Before I start ringing around, any recommendations for quality and price in the Swansea or surrounding area?


----------



## justina3 (Jan 11, 2008)

two places i use one is in pontardulais id autos 883115 

the other is a painter behind pick up spares landore his name is dennis his workshop scares the hell out of me as it looks like something my ten year old would paint in but his work is top notch his number is 07970331853


tell him justin from sextons/ duke street cars sent you might blag some discount.


----------



## vetch (Jul 14, 2007)

Thanks for the info Justin, much appreciated.
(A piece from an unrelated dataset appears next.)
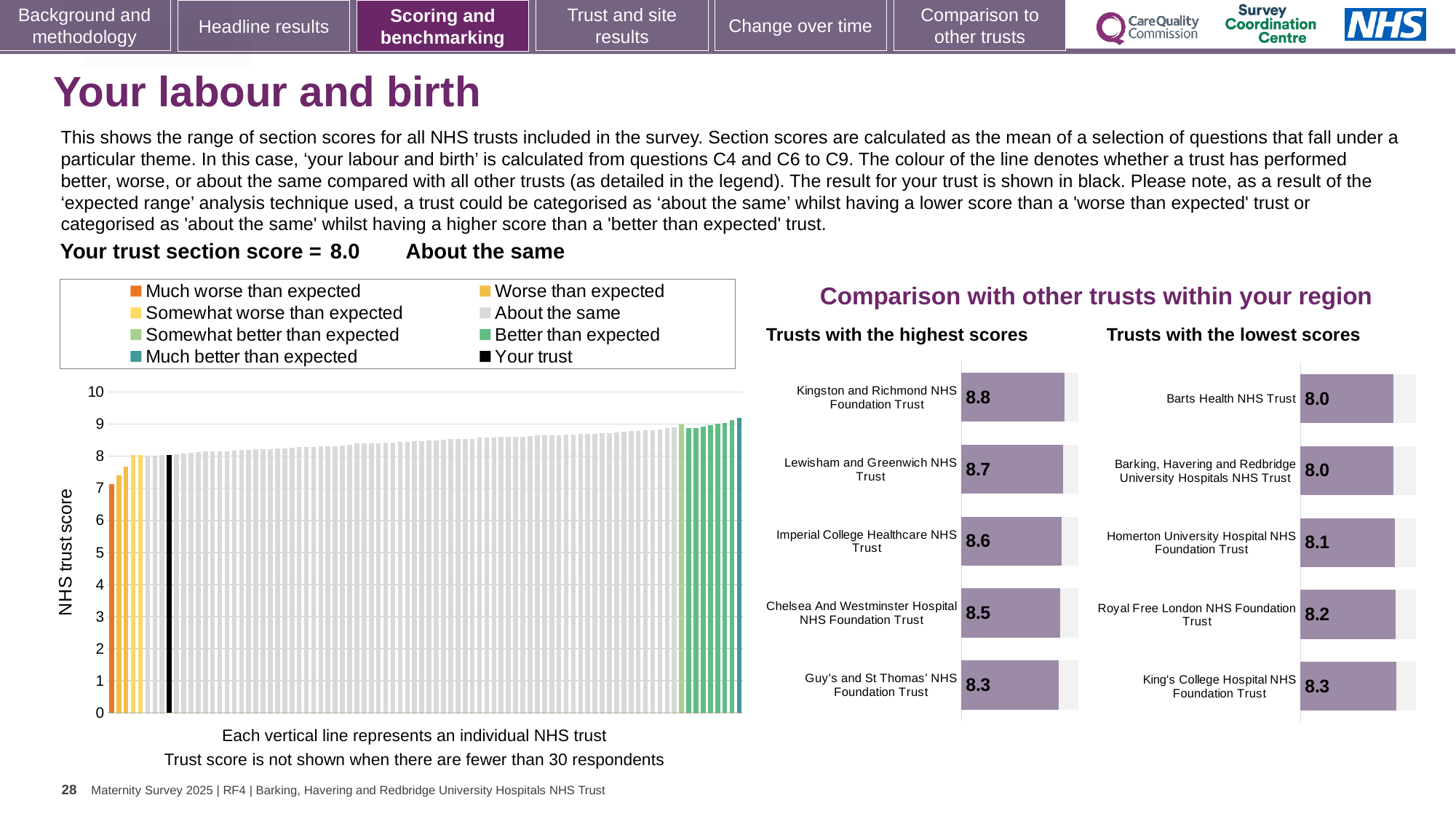
In the 'Trusts with the lowest scores' chart, which has the larger score: Barts Health NHS Trust or King's College Hospital NHS Foundation Trust? King's College Hospital NHS Foundation Trust In the 'Trusts with the lowest scores' chart, what is the score for Homerton University Hospital NHS Foundation Trust? 8.1 What kind of chart is the main chart with the 'NHS trust score' axis? Bar chart In the main 'NHS trust score' chart, is the value of the highest bar greater or less than 9? greater In the 'Trusts with the highest scores' chart, what is the difference between the scores of Kingston and Richmond NHS Foundation Trust and Guy's and St Thomas' NHS Foundation Trust? 0.5 How many trusts are shown in the 'Trusts with the lowest scores' chart? 5 In the 'Trusts with the highest scores' chart, what is the score for Imperial College Healthcare NHS Trust? 8.6 How many entries does the legend of the main 'NHS trust score' chart list? 8 In the 'Trusts with the lowest scores' chart, what is the score for Royal Free London NHS Foundation Trust? 8.2 In the 'Trusts with the highest scores' chart, which trust has the lowest score? Guy's and St Thomas' NHS Foundation Trust In the 'Trusts with the highest scores' chart, which trust has the highest score? Kingston and Richmond NHS Foundation Trust In the 'Trusts with the highest scores' chart, what is the score for Kingston and Richmond NHS Foundation Trust? 8.8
I work a few doors up from you actually, you guys installed a sub in a previous car of mine (306 GTi6).


----------



## PETER @ ECLIPSE (Apr 19, 2006)

hi justin small world mate , T5 / silver supra , ill keep those numbers might go round and show my face , say hello , the painters atm in swansea not mentioning any names have been getting progressively worse , so will be good to make some new contacts


----------



## j4miejenks (Jun 12, 2009)

+1 on id autos, always had all my work done there, very competative quotes, and top job with a quick turn around!


----------



## Bridges (Jul 12, 2009)

+1 id autos, great chap & great work carried out :thumb:


----------



## Dubjunkie (Apr 28, 2009)

ian at id autos is good but carl in eaton road arc is a perfectionist try him


----------



## s28nhb (Aug 25, 2008)

I have seen Karl's work and it looks spot on,he had a red Civic Type-R FN2 and he sprayed it Audi pearl white it looks amazing.


----------



## gazzathom2 (Sep 9, 2009)

Does anyone know of a place where they can do arch rolling in Swansea ??


----------



## j4miejenks (Jun 12, 2009)

gazzathom2 said:


> Does anyone know of a place where they can do arch rolling in Swansea ??


id autos in bont did it on my 106...no need for spraying also, he had the correct tools for the job


----------



## PETER @ ECLIPSE (Apr 19, 2006)

i think atm you pay your money and take your chance, ive seen some crap work this year not mentioning any names , because everyone has off days now and again , its how they sort it out is the main thing


----------



## justina3 (Jan 11, 2008)

good point from pete there, also sometimes the owner/ head painter might not be in and some work get done sadly owners can not be in the shop 24-7 as pete spot on pointed out depends on how the faults are dealt with


----------